- _Excerpt provided_
Diverse graduates lead UHV school of Arts and Sciences
Dec. 10, 2011 at 6:10 a.m.
A home-grown woman from Edna and a Vietnamese immigrant living in Sugar Land are the top graduate student and undergraduate in the University of Houston-Victoria School of Arts & Sciences.
Whitney Damborsky received a master's in forensic psychology during UHV's fall commencement ceremony. Tram-Khanh Nguyen was awarded a bachelor's degree in computer science with a computer information systems concentration.
Each semester, professors from UHV's four schools select at least one outstanding student from both their graduate and undergraduate programs to be honored during commencement. The top Arts & Sciences graduates also will receive a $250 prize from the school's Excellence Fund.
Damborsky and Nguyen graduated in the university's fall commencement ceremony in Katy.
Damborsky, a 2005 graduate of Edna High School, graduated with a 4.0 grade-point average.
"Academics are extremely important to me, and B's are just not acceptable," she said. "My UHV instructors have been really helpful, understanding and accepting. I have been comfortable knowing that any questions I had would be answered."

- _Information supplied_
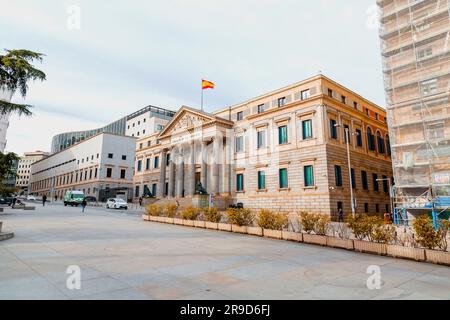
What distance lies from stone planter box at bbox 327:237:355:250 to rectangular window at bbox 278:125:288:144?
70.4 ft

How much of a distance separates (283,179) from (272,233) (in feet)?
59.7

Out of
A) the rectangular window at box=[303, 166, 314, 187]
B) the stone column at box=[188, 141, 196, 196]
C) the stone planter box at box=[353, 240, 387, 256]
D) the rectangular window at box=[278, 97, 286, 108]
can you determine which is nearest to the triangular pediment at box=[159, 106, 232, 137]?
the stone column at box=[188, 141, 196, 196]

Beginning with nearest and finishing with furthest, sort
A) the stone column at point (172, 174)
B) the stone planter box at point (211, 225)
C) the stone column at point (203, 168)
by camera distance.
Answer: the stone planter box at point (211, 225) < the stone column at point (203, 168) < the stone column at point (172, 174)

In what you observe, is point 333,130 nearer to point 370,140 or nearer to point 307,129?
point 307,129

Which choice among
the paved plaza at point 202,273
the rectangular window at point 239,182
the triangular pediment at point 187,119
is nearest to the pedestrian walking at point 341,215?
the rectangular window at point 239,182

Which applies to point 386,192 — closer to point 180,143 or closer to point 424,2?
point 424,2

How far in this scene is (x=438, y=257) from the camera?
335 inches

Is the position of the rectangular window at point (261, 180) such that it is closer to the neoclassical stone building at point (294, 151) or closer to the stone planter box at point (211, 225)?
the neoclassical stone building at point (294, 151)

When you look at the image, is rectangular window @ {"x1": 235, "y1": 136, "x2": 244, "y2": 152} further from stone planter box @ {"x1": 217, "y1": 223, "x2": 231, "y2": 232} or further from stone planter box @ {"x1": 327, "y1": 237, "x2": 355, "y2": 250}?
stone planter box @ {"x1": 327, "y1": 237, "x2": 355, "y2": 250}

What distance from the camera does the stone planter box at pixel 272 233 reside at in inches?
533

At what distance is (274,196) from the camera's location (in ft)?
104

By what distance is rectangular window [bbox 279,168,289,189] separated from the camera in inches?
1227

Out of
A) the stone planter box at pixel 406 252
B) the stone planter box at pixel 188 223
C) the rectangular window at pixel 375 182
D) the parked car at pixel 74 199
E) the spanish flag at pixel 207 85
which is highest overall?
the spanish flag at pixel 207 85

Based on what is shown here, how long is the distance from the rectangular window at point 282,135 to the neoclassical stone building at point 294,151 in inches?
3.2
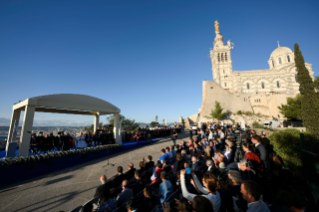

- _What you need to do_
Could you continue the article on the top UHV Arts & Sciences graduates, starting after its last sentence?

- _Result of the task_
She said the dedication to her studies meant goodbye to Friday evenings and Saturdays, but she was willing to sacrifice. She has been busy, helping her parents in their small business, working as a teaching assistant and officiating basketball games. At the university, she has been involved in honor societies Gamma Beta Phi, Psi Chi and Phi Kappa Phi, as well as the UHV Criminal Justice Society.
Damborsky will be the first-ever graduate for the new forensic psychology graduate degree, which will complement her 2009 UHV bachelor's degree in criminal justice. Her class material already has been applied to her practicum work at the Victoria Regional Juvenile Justice Center.
"There is never a dull moment," she said of her job. "With the youth in the center, it is interesting to see what they've gone through in their short lives, and you can see how a balance has to be struck between punitive and therapeutic treatments."
But Damborsky said she is tailor-made for a position at such a center.
"This job and my studies have shown me the environment that I could end up working in, and I love it," she said. "You have to hold on to hope with these youth. You hope what you've taught them will stick, and they'll be able to make positive changes in their lives."
Nguyen has dedicated herself to the American dream after coming to the U.S. from Vietnam. A returning student, she had completed her bachelor's degree in education in Vietnam years ago, and she worked as a teacher in her home country.
"The Vietnamese tradition stresses the importance of education in general, and college education, specifically," said Nguyen, a lifelong learner. "Traditionally, teachers in Vietnam are highly appreciated and respected."
Computer technology had just come to Vietnam when she completed her education degree.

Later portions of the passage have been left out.